The etiological paradigm of Crohn’s disease has been expanded to include not only immunological abnormalities but also abnormalities in the structure and functions of the intestinal tight junctions [13], interactions between luminal antigens and the intestinal microbiome with the protective barrier, and immunological defenses of the intestinal mucosa. The expanded knowledge of the genetic basis of the disease provides a fuller understanding of the pathogenesis of Crohn’s disease and new approaches to its therapy and prevention.

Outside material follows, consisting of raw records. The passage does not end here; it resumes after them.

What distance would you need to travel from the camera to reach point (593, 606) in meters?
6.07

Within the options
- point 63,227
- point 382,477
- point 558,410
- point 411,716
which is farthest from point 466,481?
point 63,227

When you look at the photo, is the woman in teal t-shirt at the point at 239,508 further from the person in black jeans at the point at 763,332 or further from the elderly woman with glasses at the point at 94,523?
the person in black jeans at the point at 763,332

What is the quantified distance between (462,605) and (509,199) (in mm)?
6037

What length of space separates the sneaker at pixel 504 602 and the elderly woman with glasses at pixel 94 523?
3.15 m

In retrospect, it was difficult to investigate and to publish a new idea that was not part of the accepted paradigm of the day. Were it not for a nontraditional source of funding for the initial clinical experiment and the willingness of patients and their family members to participate, we would not have been able to do the study. The resistance to the publication of the results was not caused by the reviewers’ concerns about our approach or methodology but, rather, by their unwillingness to consider new ideas outside of the established paradigm of the time. It was disheartening to delineate data that clearly supported a new hypothesis and yet not to be able to have it accepted on the merit of the facts. However, I learned from the experience to not be leery of challenging the existing paradigm as long as the experimental design and methods are scientifically sound and as long as I was willing to anticipate the resistance of the scientific and medical community. In retrospect, it is likely that success in having the new paradigm accepted also benefitted from my having done the pivotal observations in patients with the disease rather than experiments done in cell lines or laboratory animals. Despite the initial difficulties in having a new idea accepted by the medical community, the long-term outcomes of such efforts are clearly worthwhile (Fig. 2).